Swiss National Bank Retains Aggressively Loose Monetary Stance

June 18, 2009

Following a quarterly policy review, SNB officials agreed to continue the easing steps announced in March.

  • The 3-month Libor target range stays at 0-0.75% with a point guideline of 0.25%.
  • Intervention will be continued to prevent further appreciation of the Swiss franc against the euro.
  • Quantitative policy measures are being done to limit capital market risk premia.

The result of today’s meeting was consistent with market expectations and followed substantial easing last autumn and in March.  In four previous moves over the space of two months, the target rate was cut by 25 basis points on October 8, 50 bps on November 6, 100 bps on November 20, and 50 bps on December 11.  After that drop from 2.75% to 0.50%, the Swiss rate target was halved three months later to its present level of 0.25% on March 12th.  At that point, officials also supplemented interest rate policy with quantitative easing and an exchange rate appreciation containment goal.

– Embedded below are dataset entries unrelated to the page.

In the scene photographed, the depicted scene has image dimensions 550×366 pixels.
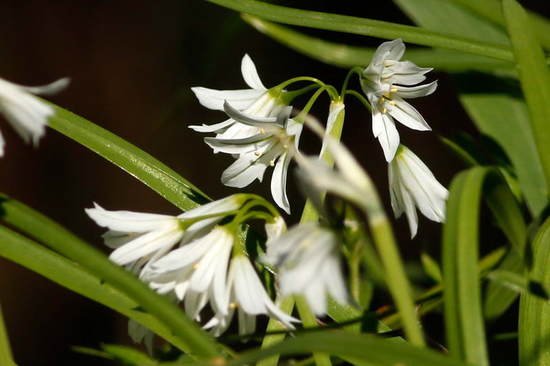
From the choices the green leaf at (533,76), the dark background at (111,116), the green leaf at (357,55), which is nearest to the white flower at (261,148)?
the green leaf at (533,76)

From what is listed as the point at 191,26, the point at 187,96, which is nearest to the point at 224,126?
the point at 187,96

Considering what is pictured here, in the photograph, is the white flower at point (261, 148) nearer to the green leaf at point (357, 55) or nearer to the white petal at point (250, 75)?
the white petal at point (250, 75)

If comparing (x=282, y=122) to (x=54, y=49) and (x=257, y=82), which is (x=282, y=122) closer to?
(x=257, y=82)

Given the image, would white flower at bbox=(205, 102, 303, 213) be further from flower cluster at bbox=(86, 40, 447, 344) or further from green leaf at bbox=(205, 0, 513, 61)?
green leaf at bbox=(205, 0, 513, 61)

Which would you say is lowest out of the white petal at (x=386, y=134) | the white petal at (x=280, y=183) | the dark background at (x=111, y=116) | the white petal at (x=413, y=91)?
the dark background at (x=111, y=116)

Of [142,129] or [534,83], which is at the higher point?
[534,83]

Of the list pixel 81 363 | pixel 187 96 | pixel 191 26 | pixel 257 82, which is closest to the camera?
pixel 257 82
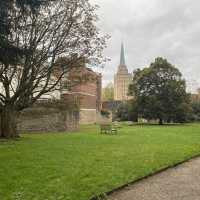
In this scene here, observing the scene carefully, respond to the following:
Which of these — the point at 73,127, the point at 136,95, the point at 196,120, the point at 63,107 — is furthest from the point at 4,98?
the point at 196,120

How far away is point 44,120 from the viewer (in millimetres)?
32906

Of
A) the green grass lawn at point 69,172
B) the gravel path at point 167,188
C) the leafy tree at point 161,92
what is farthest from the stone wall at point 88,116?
the gravel path at point 167,188

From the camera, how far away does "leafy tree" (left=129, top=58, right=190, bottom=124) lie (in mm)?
58250

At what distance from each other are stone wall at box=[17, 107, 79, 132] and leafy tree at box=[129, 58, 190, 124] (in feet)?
86.3

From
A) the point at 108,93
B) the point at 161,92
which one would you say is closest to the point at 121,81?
the point at 108,93

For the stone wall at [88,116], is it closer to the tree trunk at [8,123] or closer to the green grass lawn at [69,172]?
the tree trunk at [8,123]

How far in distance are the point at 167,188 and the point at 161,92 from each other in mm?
51987

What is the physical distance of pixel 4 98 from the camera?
2495 cm

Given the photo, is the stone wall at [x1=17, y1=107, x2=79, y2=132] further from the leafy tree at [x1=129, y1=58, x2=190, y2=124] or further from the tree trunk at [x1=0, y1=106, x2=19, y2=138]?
the leafy tree at [x1=129, y1=58, x2=190, y2=124]

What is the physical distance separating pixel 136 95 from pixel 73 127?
88.7ft

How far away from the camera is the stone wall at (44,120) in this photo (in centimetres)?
3212

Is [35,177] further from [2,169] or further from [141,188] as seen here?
[141,188]

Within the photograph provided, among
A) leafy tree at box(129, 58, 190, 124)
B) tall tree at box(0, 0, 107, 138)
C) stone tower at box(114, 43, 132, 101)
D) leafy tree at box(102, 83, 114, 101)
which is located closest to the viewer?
tall tree at box(0, 0, 107, 138)

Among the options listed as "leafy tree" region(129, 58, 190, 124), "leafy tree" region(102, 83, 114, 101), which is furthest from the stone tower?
"leafy tree" region(129, 58, 190, 124)
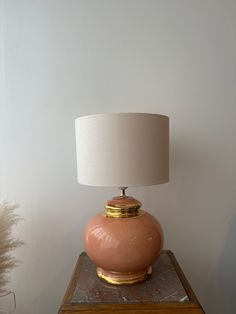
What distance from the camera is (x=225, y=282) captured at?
114 centimetres

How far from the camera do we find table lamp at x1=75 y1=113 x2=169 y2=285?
27.9 inches

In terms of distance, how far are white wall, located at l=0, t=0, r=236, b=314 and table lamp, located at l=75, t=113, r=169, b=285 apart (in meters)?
0.35

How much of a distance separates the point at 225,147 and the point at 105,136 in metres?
0.68

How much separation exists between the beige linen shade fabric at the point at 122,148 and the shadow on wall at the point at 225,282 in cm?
69

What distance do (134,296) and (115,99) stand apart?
0.81 meters

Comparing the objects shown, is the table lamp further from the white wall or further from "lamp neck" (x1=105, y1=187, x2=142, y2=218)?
the white wall

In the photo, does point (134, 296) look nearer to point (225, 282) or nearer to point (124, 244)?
point (124, 244)

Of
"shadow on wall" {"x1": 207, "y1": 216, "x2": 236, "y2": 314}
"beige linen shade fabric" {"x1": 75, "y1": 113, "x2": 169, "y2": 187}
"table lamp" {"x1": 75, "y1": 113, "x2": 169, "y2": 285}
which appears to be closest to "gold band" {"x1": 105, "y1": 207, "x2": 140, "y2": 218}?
"table lamp" {"x1": 75, "y1": 113, "x2": 169, "y2": 285}

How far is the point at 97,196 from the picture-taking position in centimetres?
112

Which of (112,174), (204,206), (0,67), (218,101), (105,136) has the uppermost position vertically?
(0,67)

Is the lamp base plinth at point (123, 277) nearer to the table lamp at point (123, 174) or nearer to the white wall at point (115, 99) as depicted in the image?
the table lamp at point (123, 174)

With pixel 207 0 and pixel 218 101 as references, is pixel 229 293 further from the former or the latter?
pixel 207 0

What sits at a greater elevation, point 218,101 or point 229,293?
point 218,101

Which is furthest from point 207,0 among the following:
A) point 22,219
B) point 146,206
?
point 22,219
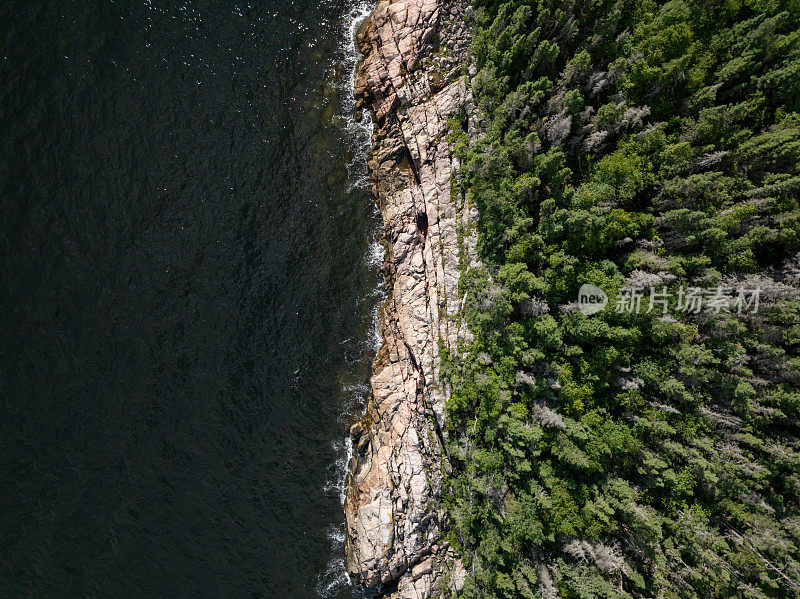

A statement released by authorities found these actions to be achieving their intended goals and conditions to be normalizing gradually.  However, downside risks to growth and financial market functionality remain “skewed to the downside” and “major.”  So implementation of any exit strategy now would be premature.  The projected path of inflation was revised upward due to firmer commodity prices than observed three months ago.  In 4Q09, the CPI is forecast at negative 0.28% rather than minus 0.43% as in March.  At mid-2010, such is expected to have rebounded to 0.5% rather than 0.19%.  But as late as 2Q11, CPI inflation is still merely at 0.17%, and the forecast inflation rate for 2011 as a whole of 0.3% is actually a tenth less than envisaged for 2010.  All this underscores the existence of medium-term deflationary risks and suggests the central bank rate will begin rising later rather than sooner.

Switzerland’s inventory adjustment lies mostly in the future, and domestic demand remains very weak.  GDP contracted 3.2% in annualized terms last quarter despite higher inventories.  Accordingly, the statement looks to more quarters of negative growth and a GDP drop this year of 2.5-3.0% with risk skewed downward.  Recovery prospects hinge on an improvement in global demand.